February 28, 2007

Sadr City Showdown

Combined US and Iraqi forces swept through Sadr City yesterday, arresting more than a dozen suspected militia members and making a statement about the lack of limitation on the new surge operation. The US characterized their targets as "rogue" elements of the Mahdi Army and the captured could include as many as ten Iraqi policemen:

American and Iraqi troops on Tuesday stormed several buildings in Sadr City, Baghdad’s main bastion of Shiite militancy, and detained at least 16 people suspected of participating in militia violence including killings, kidnappings and torture, the American military and local officials said.

The early morning raids appeared to be the largest military operation in Sadr City since the new American-led crackdown began this month, intended to wrest control of Baghdad, the capital, from sectarian militias.

American and Iraqi forces have conducted aggressive sweeps through neighborhoods abutting Sadr City, but Prime Minister Nuri Kamal al-Maliki has resisted a large-scale push into that teeming, working-class district itself for fear of antagonizing the Mahdi Army, the militia loyal to the Shiite cleric Moktada al-Sadr that is entrenched there.

Conflicting reports of attacks arose yesterday. News agencies reported that a bomb had exploded in a playground, killing at least eighteen, most of them children playing soccer. However, Centcom insisted that no attack had taken place at the location cited in the reports, which is adjacent to an American military position. The only explosion Centcom knew about on Tuesday was the one they caused themselves when they blew up an ammunition cache. They miscalculated the force of the blast, and it blew out nearby windows and created a scare for the neighborhood's residents.
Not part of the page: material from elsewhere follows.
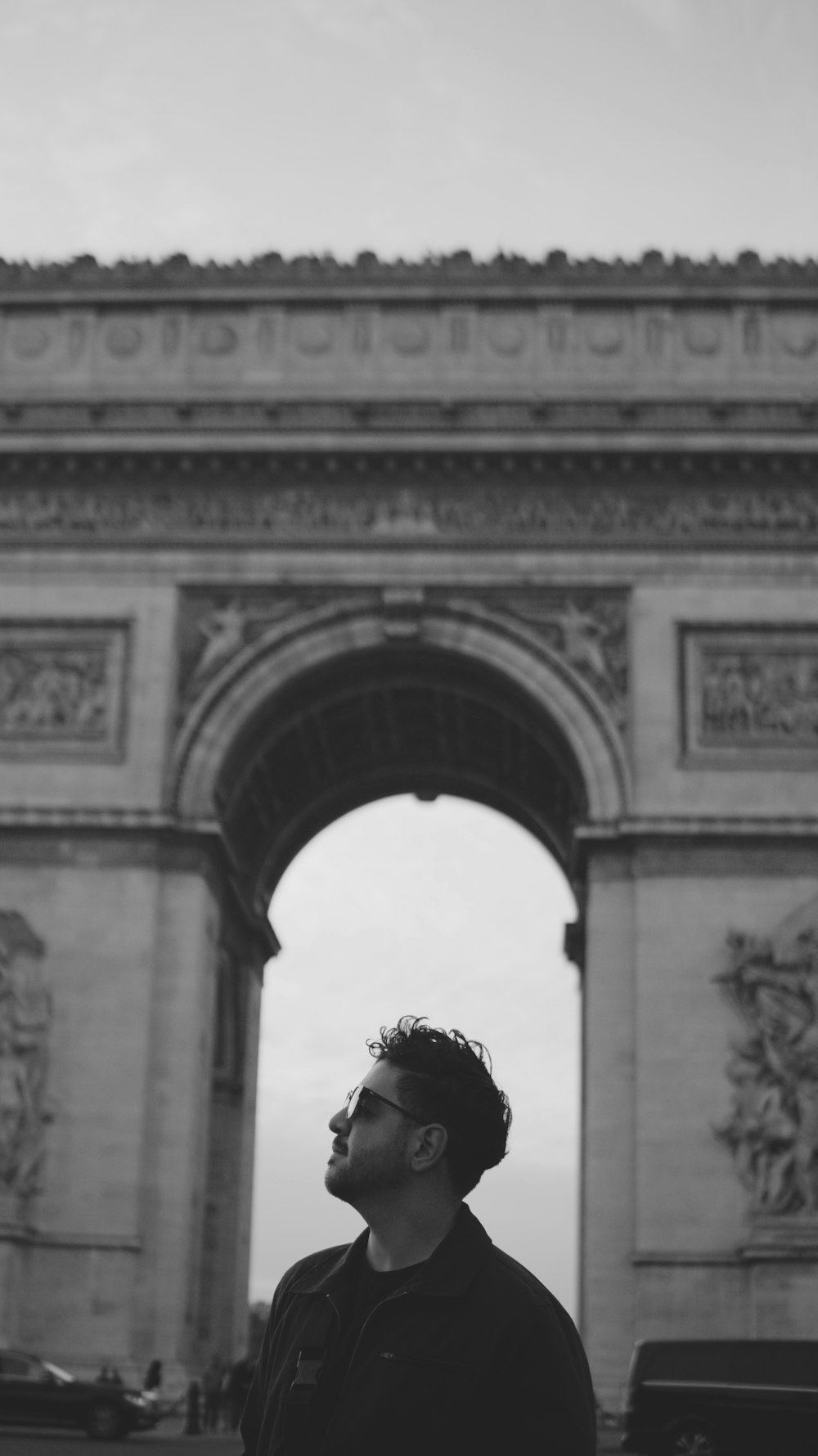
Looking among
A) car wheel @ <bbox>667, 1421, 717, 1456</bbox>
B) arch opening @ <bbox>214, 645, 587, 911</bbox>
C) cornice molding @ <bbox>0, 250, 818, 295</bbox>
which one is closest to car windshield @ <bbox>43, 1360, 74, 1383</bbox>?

Even better news came from Ghamas, in the southern part of the Diwaniya province. Security forces arrested over a hundred followers of the Shi'ite splinter group that attempted an attack on the Shi'ites in Najaf. The aim of the Soldiers of Heaven cult group was to eliminate the traditional Shi'ite religious leadership there and take over the town. Instead, hundreds of them died fighting the Iraqi Army, supported by US forces.

The latest push shows that the Maliki government meant what it said when it gave the green light to the new rules of engagement in Baghdad and around the country. Shi'ite militias have been confronted and shut down, including "rogue" Mahdi elements. Sadr City is no longer a sanctuary for death squads. If the Mahdis continue to stand down, the pacification of Sadr City may come sooner than expected -- and the surge will have proven itself successful.